### Tasks to complete
**a.** In the excerpt on block queue cleanup, what does percpu_ref_kill() do to a per-cpu counter?
**b.** From the queue cleanup excerpt, print the passage that begins at the words "What we need" and stops after "percpu_ref_exit() is done.".

===== Excerpt

We don't need the guarantee of 'q->q_usage_counter > 0', I mean the
queue's kobj reference counter.

What we need is to allow run queue to work correctly after queue is frozen
or cleaned up.

> 
> > > I'd like to avoid having to modify all block drivers that free resources
> > > immediately after blk_cleanup_queue() has returned. Have you considered to
> > > modify blk_mq_run_hw_queues() such that it becomes safe to call that
> > > function while blk_cleanup_queue() is in progress, e.g. by inserting a
> > > percpu_ref_tryget_live(&q->q_usage_counter) /
> > > percpu_ref_put(&q->q_usage_counter) pair?
> > 
> > It can't work because blk_mq_run_hw_queues may happen after
> > percpu_ref_exit() is done.
> > 
> > However, if we move percpu_ref_exit() into queue's release handler, we
> > don't need to grab q->q_usage_counter any more in blk_mq_run_hw_queues(),
> > and we still have to free hw queue resources in queue's release handler,
> > that is exactly what this patchset is doing.
> > 
> > In short, getting q->q_usage_counter doesn't make a difference on this
> > issue.
> 
> percpu_ref_tryget_live() fails if a per-cpu counter is in the "dead" state.
> percpu_ref_kill() changes the state of a per-cpu counter to the "dead"
> state. blk_freeze_queue_start() calls percpu_ref_kill(). blk_cleanup_queue()
> already calls blk_set_queue_dying() and that last function calls
> blk_freeze_queue_start(). So I think that what you wrote is not correct and
> that inserting a percpu_ref_tryget_live()/percpu_ref_put() pair in
> blk_mq_run_hw_queues() or blk_mq_run_hw_queue() would make a difference and
> also that moving the percpu_ref_exit() call into blk_release_queue() makes
> sense.

If percpu_ref_exit() is moved to blk_release_queue(), we still need to
move freeing of hw queue's resource into blk_release_queue() like what
the patchset is doing.

Then we don't need to get/put q_usage_counter in blk_mq_run_hw_queues() any more,
do we?


Thanks,
Ming
jianchao.wang April 1, 2019, 3:25 a.m. UTC | #6
Hi Ming

On 4/1/19 10:52 AM, Ming Lei wrote:
>> percpu_ref_tryget_live() fails if a per-cpu counter is in the "dead" state.
>> percpu_ref_kill() changes the state of a per-cpu counter to the "dead"
>> state. blk_freeze_queue_start() calls percpu_ref_kill(). blk_cleanup_queue()
>> already calls blk_set_queue_dying() and that last function calls
>> blk_freeze_queue_start(). So I think that what you wrote is not correct and
>> that inserting a percpu_ref_tryget_live()/percpu_ref_put() pair in
>> blk_mq_run_hw_queues() or blk_mq_run_hw_queue() would make a difference and
>> also that moving the percpu_ref_exit() call into blk_release_queue() makes
>> sense.

==========
===== Material shown

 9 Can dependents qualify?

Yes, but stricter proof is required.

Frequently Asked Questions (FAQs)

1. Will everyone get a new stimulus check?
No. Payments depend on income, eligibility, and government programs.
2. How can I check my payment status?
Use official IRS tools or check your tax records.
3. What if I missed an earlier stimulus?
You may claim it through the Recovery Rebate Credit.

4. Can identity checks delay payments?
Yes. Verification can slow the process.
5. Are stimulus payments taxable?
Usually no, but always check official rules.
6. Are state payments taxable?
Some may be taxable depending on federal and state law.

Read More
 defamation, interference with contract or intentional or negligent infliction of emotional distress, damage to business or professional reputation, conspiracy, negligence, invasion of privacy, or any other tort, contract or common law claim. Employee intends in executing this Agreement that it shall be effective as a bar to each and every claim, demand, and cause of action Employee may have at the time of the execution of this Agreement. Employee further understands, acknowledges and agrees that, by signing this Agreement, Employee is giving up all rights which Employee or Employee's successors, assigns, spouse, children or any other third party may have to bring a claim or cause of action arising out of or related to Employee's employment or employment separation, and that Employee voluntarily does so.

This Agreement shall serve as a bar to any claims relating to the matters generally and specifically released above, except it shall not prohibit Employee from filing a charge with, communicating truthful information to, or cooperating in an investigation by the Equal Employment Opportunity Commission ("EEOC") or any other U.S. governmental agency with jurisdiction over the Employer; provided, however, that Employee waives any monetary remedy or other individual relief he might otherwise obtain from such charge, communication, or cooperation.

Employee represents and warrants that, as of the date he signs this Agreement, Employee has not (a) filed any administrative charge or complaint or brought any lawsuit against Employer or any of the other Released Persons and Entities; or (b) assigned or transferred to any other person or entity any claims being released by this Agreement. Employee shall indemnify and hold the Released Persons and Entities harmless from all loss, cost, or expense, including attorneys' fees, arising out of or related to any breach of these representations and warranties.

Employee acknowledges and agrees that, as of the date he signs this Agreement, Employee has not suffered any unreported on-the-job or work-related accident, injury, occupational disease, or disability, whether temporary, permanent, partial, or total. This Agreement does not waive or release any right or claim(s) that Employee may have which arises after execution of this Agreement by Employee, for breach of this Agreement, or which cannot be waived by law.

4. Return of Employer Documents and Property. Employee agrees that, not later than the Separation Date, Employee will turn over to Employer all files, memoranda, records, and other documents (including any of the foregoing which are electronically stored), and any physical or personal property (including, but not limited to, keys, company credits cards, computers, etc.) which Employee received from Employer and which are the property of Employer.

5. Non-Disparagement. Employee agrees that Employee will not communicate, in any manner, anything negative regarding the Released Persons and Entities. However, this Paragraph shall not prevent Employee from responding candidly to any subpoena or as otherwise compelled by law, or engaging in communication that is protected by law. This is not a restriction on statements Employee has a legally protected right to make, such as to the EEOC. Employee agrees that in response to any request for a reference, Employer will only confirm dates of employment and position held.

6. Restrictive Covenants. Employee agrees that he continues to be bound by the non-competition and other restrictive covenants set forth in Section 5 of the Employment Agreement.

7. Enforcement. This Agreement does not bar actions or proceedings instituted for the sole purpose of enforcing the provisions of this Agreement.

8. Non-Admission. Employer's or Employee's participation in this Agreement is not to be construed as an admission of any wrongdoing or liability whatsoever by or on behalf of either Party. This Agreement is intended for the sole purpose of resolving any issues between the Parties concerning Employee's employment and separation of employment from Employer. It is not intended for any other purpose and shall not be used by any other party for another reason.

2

==========

### Your responses
**a.** It changes the counter's state to the "dead" state.

**b.**
What we need is to allow run queue to work correctly after queue is frozen
or cleaned up.

> 
> > > I'd like to avoid having to modify all block drivers that free resources
> > > immediately after blk_cleanup_queue() has returned. Have you considered to
> > > modify blk_mq_run_hw_queues() such that it becomes safe to call that
> > > function while blk_cleanup_queue() is in progress, e.g. by inserting a
> > > percpu_ref_tryget_live(&q->q_usage_counter) /
> > > percpu_ref_put(&q->q_usage_counter) pair?
> > 
> > It can't work because blk_mq_run_hw_queues may happen after
> > percpu_ref_exit() is done.